Spatial relation data:
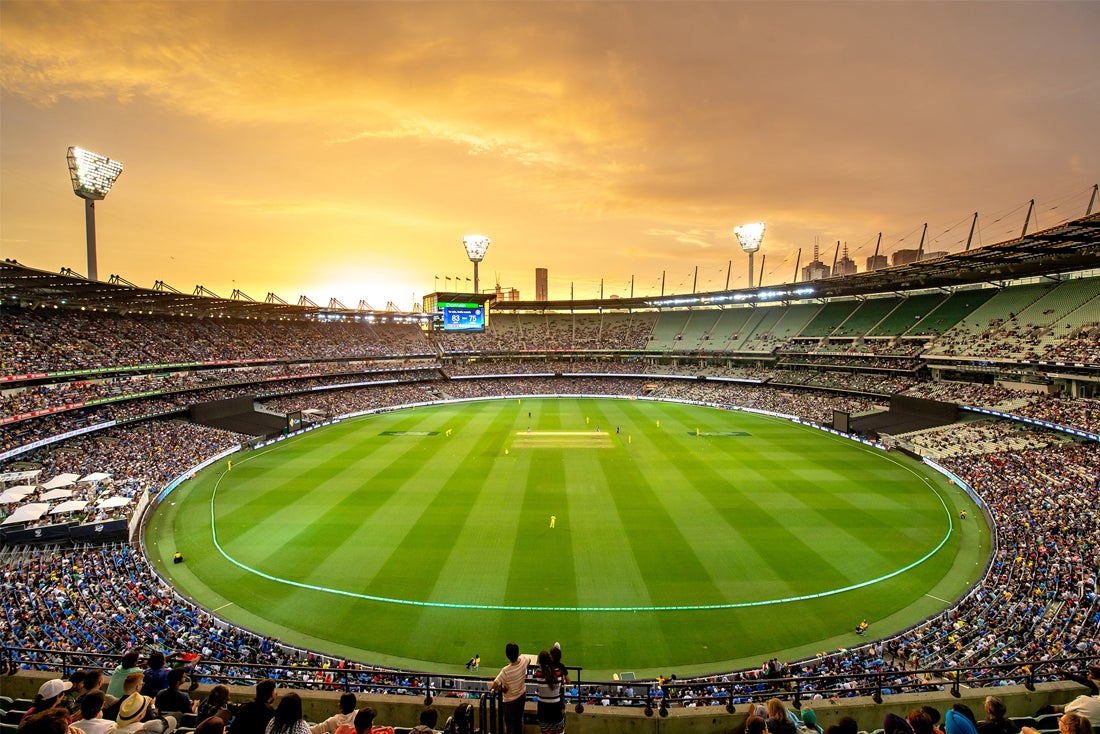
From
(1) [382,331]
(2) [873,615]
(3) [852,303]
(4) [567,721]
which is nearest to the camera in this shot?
(4) [567,721]

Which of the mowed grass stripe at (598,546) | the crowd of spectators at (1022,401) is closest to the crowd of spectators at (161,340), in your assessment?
the mowed grass stripe at (598,546)

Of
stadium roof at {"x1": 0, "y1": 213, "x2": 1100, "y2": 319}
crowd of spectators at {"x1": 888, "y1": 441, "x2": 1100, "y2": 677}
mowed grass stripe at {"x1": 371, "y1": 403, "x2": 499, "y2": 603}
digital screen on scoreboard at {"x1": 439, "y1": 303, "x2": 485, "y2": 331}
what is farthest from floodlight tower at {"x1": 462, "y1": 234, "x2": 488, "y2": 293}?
crowd of spectators at {"x1": 888, "y1": 441, "x2": 1100, "y2": 677}

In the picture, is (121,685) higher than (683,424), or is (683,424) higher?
(121,685)

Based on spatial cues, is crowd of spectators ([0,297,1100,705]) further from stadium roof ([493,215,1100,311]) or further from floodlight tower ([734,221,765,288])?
floodlight tower ([734,221,765,288])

● **Given request**: Reproduce every row above word for word, omitting the pictures.

● **Output for this exercise**:
From
(1) [382,331]
(2) [873,615]
(3) [852,303]
(4) [567,721]
which is nearest to the camera in this shot?
(4) [567,721]

Which of the mowed grass stripe at (598,546) | the crowd of spectators at (1022,401) is closest to the crowd of spectators at (161,340), in your assessment?
the mowed grass stripe at (598,546)

Of
stadium roof at {"x1": 0, "y1": 213, "x2": 1100, "y2": 319}
crowd of spectators at {"x1": 888, "y1": 441, "x2": 1100, "y2": 677}
mowed grass stripe at {"x1": 371, "y1": 403, "x2": 499, "y2": 603}
digital screen on scoreboard at {"x1": 439, "y1": 303, "x2": 485, "y2": 331}
what is farthest from floodlight tower at {"x1": 462, "y1": 234, "x2": 488, "y2": 293}?
crowd of spectators at {"x1": 888, "y1": 441, "x2": 1100, "y2": 677}

In the picture, is (121,685) higher than (683,424), or is (683,424) higher?
(121,685)

Based on spatial cues, is crowd of spectators ([0,297,1100,705]) further from stadium roof ([493,215,1100,311]) or further from floodlight tower ([734,221,765,288])?
floodlight tower ([734,221,765,288])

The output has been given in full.